Wszystko zaczęło się od serii podpaleń na terenie powiatu jarocińskiego. Płonęły baloty słomy, których gaszenie zwykle trwa kilka, a czasami kilkanaście godzin. W niektórych OSP druhowie otrzymują wynagrodzenie za każdą godzinę uczestniczenia w akcji.
Policjanci z Jarocina zatrzymali 30-latka, który z jednej strony przyznał się do podpaleń, ale nie potrafił wytłumaczyć swojego zachowania. Zdaniem funkcjonariuszy mężczyzna dokonał trzech podpaleń. Tylko w jednym z nich spłonęło 900 sztuk balotów, a właściciel oszacował straty na 100 tysięcy złotych.
Kilka dni później w tej samej miejscowości zauważono dym wydobywający się z budynku. Ogień jednak nie zdążył się rozkręcić, a na miejscu znaleziono pojemnik z łatwopalną cieczą. Przekazano go do ekspertyzy.
Po kilkumiesięcznej przerwie w sierpniu znowu doszło do dwóch pożarów balotów. W pierwszym przypadku 40 sztuk, a w drugim tysiąc. Policjanci informują, iż mają dowody, iż za wszystkie zdarzenia odpowiada ten sam człowiek. Przeprowadzono prace operacyjne i wytypowano podejrzanego. Zatrzymano go 28 sierpnia.
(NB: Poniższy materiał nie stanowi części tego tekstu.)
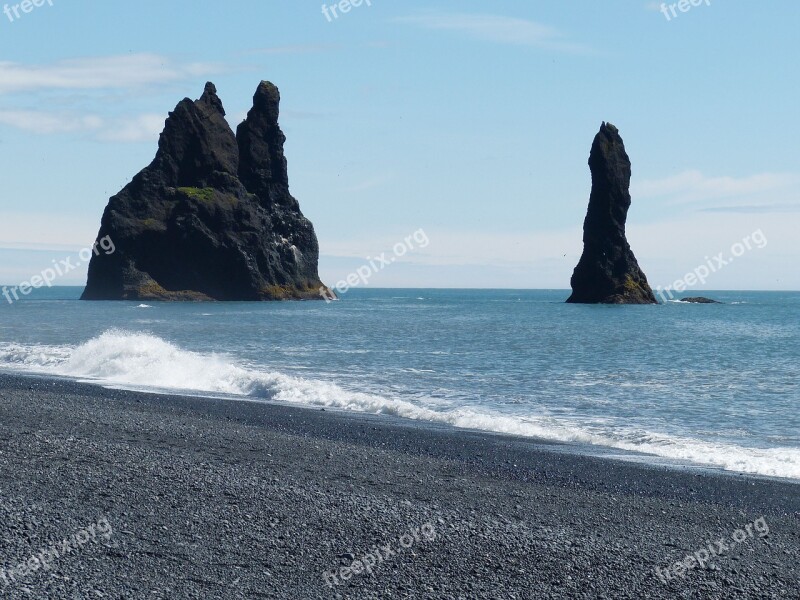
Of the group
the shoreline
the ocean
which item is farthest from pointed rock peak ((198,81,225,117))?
the shoreline

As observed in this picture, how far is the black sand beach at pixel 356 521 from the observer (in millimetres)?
9281

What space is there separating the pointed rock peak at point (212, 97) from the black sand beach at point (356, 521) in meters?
148

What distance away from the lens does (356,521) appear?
1121 centimetres

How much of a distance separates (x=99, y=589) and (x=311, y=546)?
2491 mm

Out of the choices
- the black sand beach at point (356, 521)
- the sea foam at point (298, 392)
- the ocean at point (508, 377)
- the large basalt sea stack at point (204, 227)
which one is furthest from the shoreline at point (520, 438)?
the large basalt sea stack at point (204, 227)

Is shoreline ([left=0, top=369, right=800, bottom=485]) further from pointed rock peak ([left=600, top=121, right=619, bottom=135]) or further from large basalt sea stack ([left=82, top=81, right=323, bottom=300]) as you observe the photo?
pointed rock peak ([left=600, top=121, right=619, bottom=135])

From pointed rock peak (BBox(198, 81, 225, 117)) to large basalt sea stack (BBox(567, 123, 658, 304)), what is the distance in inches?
2580

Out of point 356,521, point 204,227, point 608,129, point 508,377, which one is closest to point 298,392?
point 508,377

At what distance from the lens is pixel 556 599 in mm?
9156

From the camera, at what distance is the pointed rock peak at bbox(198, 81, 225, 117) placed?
15775cm

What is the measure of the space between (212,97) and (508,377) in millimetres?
134538

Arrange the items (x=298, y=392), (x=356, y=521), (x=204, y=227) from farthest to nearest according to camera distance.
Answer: (x=204, y=227)
(x=298, y=392)
(x=356, y=521)

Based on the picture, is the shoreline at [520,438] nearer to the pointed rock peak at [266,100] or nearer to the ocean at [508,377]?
the ocean at [508,377]

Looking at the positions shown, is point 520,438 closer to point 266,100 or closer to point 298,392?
point 298,392
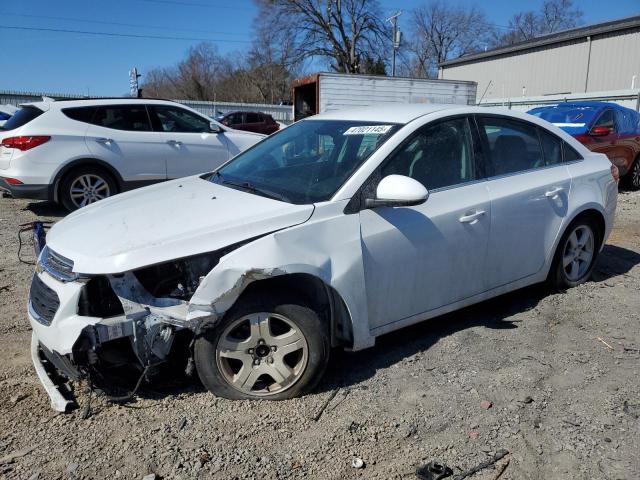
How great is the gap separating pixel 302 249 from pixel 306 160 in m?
1.01

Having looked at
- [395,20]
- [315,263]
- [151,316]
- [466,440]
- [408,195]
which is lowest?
[466,440]

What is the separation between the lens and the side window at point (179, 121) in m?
8.78

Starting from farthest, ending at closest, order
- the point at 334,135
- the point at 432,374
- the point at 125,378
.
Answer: the point at 334,135, the point at 432,374, the point at 125,378

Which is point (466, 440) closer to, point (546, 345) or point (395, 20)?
point (546, 345)

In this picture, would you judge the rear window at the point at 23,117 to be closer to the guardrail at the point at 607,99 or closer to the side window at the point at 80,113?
the side window at the point at 80,113

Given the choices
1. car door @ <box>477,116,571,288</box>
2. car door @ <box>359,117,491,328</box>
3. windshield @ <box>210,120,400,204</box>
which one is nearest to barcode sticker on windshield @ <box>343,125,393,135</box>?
windshield @ <box>210,120,400,204</box>

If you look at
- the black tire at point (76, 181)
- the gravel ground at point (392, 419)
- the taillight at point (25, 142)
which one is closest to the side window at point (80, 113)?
the taillight at point (25, 142)

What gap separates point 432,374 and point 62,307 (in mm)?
2178

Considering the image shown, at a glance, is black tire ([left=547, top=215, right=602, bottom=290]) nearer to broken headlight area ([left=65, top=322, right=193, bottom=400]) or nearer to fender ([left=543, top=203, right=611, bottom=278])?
fender ([left=543, top=203, right=611, bottom=278])

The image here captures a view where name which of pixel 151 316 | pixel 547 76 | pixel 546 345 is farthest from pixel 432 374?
pixel 547 76

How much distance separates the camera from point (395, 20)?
119ft

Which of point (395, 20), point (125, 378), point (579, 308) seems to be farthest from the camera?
point (395, 20)

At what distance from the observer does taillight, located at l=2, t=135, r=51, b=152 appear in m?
7.74

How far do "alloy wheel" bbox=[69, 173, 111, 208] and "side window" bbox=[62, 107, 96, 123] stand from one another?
0.82 meters
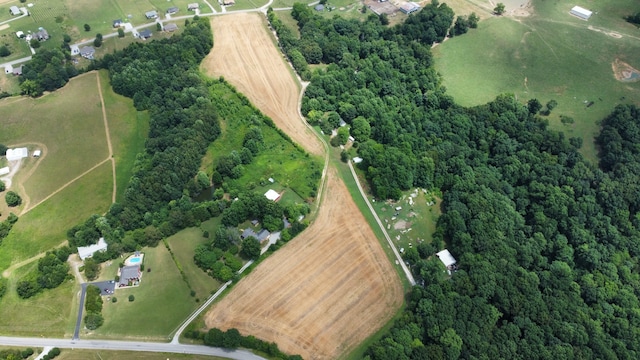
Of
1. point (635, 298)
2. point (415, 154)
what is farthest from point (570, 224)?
point (415, 154)

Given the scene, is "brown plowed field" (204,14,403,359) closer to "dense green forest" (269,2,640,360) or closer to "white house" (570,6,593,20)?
"dense green forest" (269,2,640,360)

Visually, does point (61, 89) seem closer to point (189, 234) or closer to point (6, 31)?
point (6, 31)

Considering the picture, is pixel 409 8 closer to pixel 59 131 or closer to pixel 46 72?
pixel 46 72

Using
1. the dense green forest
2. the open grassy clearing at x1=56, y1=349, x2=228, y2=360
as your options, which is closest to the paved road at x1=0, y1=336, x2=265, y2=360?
the open grassy clearing at x1=56, y1=349, x2=228, y2=360

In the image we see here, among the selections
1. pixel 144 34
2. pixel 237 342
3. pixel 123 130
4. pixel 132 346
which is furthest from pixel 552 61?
pixel 132 346

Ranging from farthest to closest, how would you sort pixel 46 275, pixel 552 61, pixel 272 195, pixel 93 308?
pixel 552 61
pixel 272 195
pixel 46 275
pixel 93 308
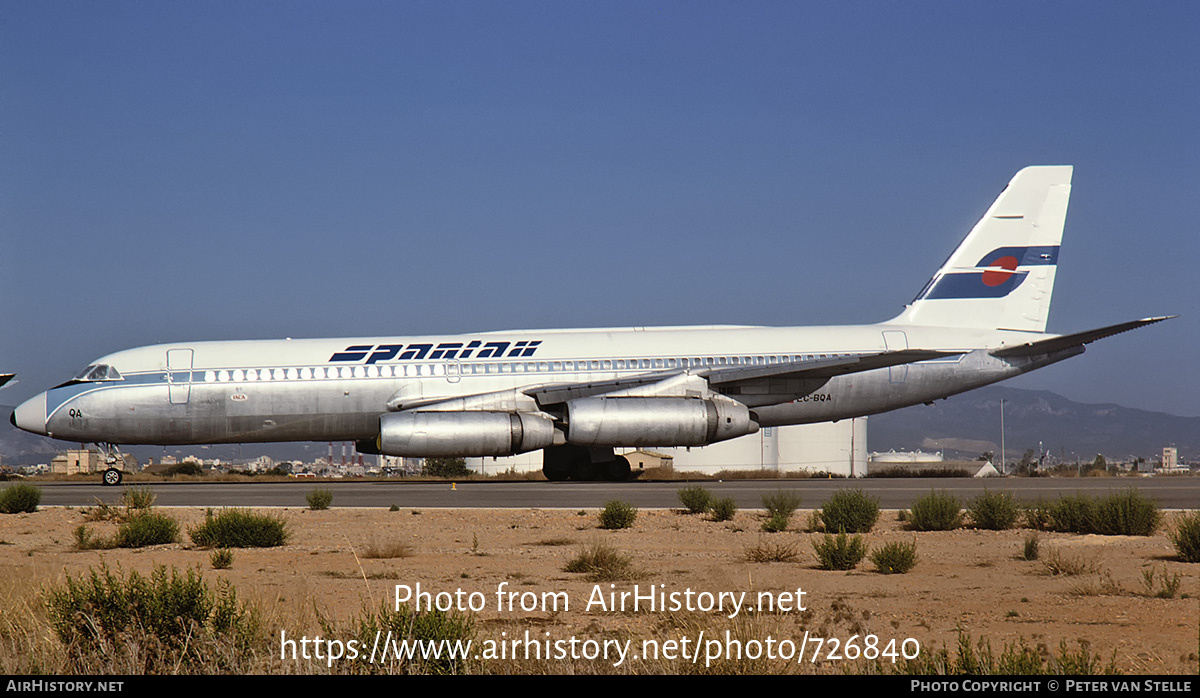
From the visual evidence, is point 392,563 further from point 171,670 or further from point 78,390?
point 78,390

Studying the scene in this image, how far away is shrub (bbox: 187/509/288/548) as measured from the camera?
14.1 meters

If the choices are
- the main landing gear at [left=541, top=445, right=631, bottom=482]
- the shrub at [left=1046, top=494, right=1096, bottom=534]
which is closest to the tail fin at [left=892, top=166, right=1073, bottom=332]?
the main landing gear at [left=541, top=445, right=631, bottom=482]

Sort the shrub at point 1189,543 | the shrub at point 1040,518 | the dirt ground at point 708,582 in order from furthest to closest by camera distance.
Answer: the shrub at point 1040,518
the shrub at point 1189,543
the dirt ground at point 708,582

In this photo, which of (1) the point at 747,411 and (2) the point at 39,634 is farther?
(1) the point at 747,411

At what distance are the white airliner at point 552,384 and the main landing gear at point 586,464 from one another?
0.13 feet

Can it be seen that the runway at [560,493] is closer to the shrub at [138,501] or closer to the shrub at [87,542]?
the shrub at [138,501]

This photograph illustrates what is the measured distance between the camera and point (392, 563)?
40.2ft

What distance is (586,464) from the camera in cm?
2825

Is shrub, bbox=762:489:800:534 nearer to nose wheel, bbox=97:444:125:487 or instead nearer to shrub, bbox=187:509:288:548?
shrub, bbox=187:509:288:548

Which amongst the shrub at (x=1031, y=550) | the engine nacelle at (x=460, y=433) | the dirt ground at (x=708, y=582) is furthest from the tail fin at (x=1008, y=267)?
the shrub at (x=1031, y=550)

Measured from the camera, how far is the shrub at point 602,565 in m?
11.0

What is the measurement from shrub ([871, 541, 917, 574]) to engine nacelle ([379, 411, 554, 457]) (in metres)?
13.8
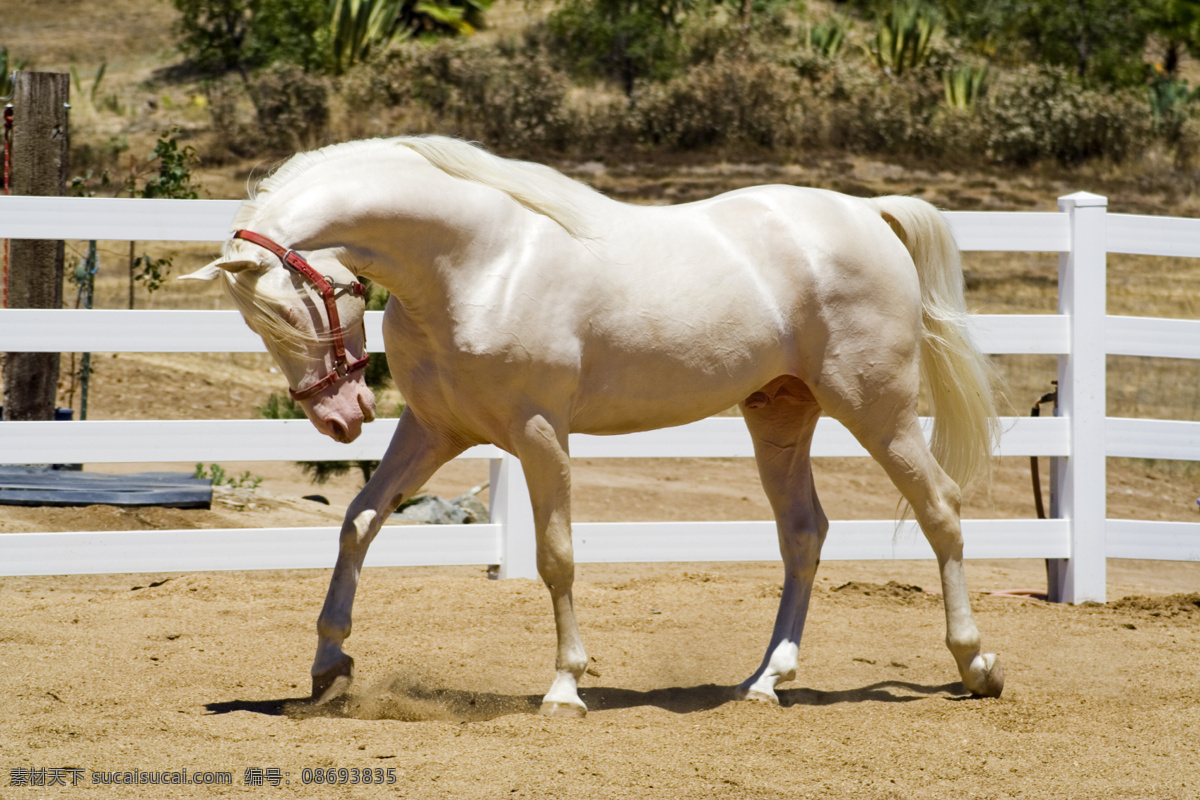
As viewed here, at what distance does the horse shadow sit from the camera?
3.46 m

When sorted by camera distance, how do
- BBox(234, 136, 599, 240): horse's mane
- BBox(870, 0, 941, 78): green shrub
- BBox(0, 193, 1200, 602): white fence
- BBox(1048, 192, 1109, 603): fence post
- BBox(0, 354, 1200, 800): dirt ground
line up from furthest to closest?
1. BBox(870, 0, 941, 78): green shrub
2. BBox(1048, 192, 1109, 603): fence post
3. BBox(0, 193, 1200, 602): white fence
4. BBox(234, 136, 599, 240): horse's mane
5. BBox(0, 354, 1200, 800): dirt ground

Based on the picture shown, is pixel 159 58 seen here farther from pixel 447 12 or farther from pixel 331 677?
pixel 331 677

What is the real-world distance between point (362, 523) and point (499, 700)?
2.30ft

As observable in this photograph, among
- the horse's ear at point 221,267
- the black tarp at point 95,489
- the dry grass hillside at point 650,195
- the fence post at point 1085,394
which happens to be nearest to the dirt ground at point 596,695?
the fence post at point 1085,394

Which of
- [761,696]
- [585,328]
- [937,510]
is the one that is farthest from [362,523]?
[937,510]

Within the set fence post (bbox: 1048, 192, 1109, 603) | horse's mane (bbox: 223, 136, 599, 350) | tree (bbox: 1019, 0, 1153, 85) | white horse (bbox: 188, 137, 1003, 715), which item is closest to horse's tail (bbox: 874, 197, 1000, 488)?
white horse (bbox: 188, 137, 1003, 715)

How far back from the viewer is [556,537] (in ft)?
11.4

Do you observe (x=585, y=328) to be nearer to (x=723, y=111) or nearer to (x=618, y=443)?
(x=618, y=443)

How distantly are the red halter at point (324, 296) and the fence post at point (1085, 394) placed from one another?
3.53m

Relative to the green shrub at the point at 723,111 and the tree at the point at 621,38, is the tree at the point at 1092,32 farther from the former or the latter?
the tree at the point at 621,38

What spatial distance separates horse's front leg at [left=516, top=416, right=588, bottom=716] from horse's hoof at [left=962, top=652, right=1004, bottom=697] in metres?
1.32

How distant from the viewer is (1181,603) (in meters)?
5.22

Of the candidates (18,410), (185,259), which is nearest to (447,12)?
(185,259)

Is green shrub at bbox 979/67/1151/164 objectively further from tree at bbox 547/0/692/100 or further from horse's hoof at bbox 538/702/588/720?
horse's hoof at bbox 538/702/588/720
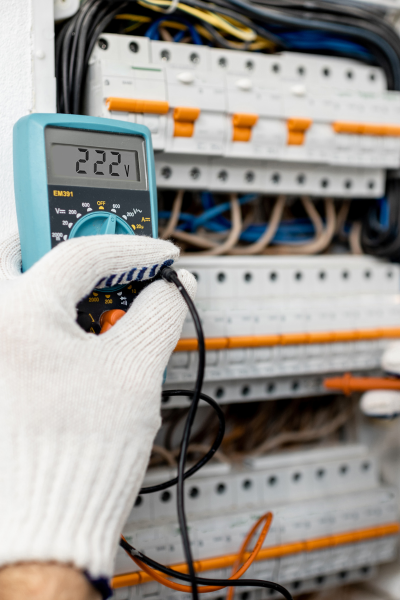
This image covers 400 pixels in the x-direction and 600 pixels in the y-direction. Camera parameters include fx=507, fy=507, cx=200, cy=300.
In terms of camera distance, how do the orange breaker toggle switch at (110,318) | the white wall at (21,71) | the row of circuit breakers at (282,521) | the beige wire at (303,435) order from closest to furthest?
the orange breaker toggle switch at (110,318) < the white wall at (21,71) < the row of circuit breakers at (282,521) < the beige wire at (303,435)

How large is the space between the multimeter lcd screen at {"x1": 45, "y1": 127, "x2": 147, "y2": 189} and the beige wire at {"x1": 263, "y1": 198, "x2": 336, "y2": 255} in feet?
1.40

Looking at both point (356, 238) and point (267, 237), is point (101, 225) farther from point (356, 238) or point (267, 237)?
point (356, 238)

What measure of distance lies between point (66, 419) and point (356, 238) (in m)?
0.78

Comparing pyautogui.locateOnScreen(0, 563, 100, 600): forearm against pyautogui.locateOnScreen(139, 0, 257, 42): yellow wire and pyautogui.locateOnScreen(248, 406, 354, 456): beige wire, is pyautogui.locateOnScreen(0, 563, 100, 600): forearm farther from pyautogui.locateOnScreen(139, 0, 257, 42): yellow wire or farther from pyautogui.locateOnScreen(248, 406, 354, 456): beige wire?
pyautogui.locateOnScreen(139, 0, 257, 42): yellow wire

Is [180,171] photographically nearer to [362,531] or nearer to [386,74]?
[386,74]

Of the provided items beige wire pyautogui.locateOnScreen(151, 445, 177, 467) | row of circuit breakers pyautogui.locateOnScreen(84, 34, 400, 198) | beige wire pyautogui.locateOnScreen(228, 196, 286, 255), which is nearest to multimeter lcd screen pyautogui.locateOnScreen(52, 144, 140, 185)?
row of circuit breakers pyautogui.locateOnScreen(84, 34, 400, 198)

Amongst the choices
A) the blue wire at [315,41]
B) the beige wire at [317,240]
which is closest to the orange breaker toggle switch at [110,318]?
the beige wire at [317,240]

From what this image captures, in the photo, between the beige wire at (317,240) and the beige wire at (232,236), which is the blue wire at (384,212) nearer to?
the beige wire at (317,240)

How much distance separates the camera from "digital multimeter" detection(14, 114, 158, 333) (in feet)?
1.85

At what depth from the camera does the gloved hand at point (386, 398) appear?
33.4 inches

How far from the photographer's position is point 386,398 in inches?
33.8

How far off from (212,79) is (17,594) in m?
0.69

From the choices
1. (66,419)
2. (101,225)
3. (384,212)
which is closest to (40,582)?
(66,419)

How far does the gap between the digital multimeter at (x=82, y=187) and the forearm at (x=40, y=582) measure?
24 centimetres
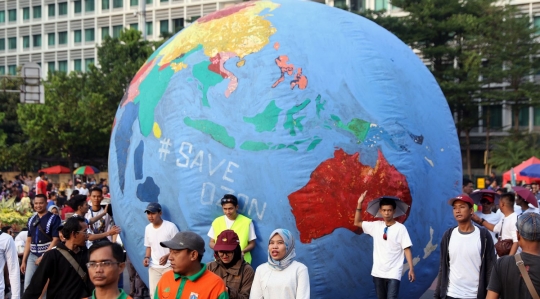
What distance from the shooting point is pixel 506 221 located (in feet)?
31.4

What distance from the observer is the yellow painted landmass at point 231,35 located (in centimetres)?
895

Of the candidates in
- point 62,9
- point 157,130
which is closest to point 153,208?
point 157,130

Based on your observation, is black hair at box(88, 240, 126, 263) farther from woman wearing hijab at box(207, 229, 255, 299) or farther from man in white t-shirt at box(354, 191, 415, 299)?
man in white t-shirt at box(354, 191, 415, 299)

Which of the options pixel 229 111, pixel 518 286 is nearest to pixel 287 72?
pixel 229 111

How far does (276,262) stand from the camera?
6.23m

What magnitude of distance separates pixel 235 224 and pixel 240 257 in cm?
140

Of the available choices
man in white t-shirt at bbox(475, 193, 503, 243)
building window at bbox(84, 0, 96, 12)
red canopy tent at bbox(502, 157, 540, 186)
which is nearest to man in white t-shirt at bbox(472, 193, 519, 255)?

Ku zaskoczeniu wielu OSP Żerniki, gdzie dochodziło do podpaleń wydało oświadczenie:
„Zarząd OSP Żerniki, wobec wszechobecnych doniesień oraz – niestety – mnóstwa plotek, niniejszym potwierdza, iż osoba, której postawiono zarzuty podpaleń w naszej okolicy jest naszym członkiem. Wobec faktu, iż w sprawie jest dużo więcej wątpliwości i pytań, niż odpowiedzi – powierzyliśmy jego sprawę doświadczonemu adwokatowi.
Naszą misją jest ochrona dobra wspólnego i wszystkie nasze działania do tego zmierzają, dlatego podejmiemy wszelki wysiłek w celu ustalenia prawdy. Jesteśmy w posiadaniu informacji, które mogą być ważne dla wyjaśnienia tej sprawy i przekażemy je organom ścigania.
Apelujemy do wszystkich o spokój i rozsądek oraz nieferowanie przedwczesnych wyroków, bo tak, jak poprzednio podobno „cała wieś huczała” o sprawstwie naszego kolegi, a tak naprawdę były to tylko pomówienia – tak teraz „pół wsi pomrukuje”, iż wskazano niewłaściwą osobę! Mamy nadzieję, iż odpowiednie organy kompleksowo wyjaśnią sprawę i zadość stanie się zapisowi ustawy, iż sprawca przestępstwa zostanie wykryty i pociągnięty do odpowiedzialności karnej, a osoba niewinna nie poniesie tej odpowiedzialności.”
Czekamy na rozwój sytuacji. Trudno uwierzyć by strażak ochotnik przyznał się do podpaleń o sporej wartości i nie miałby z tym nic wspólnego.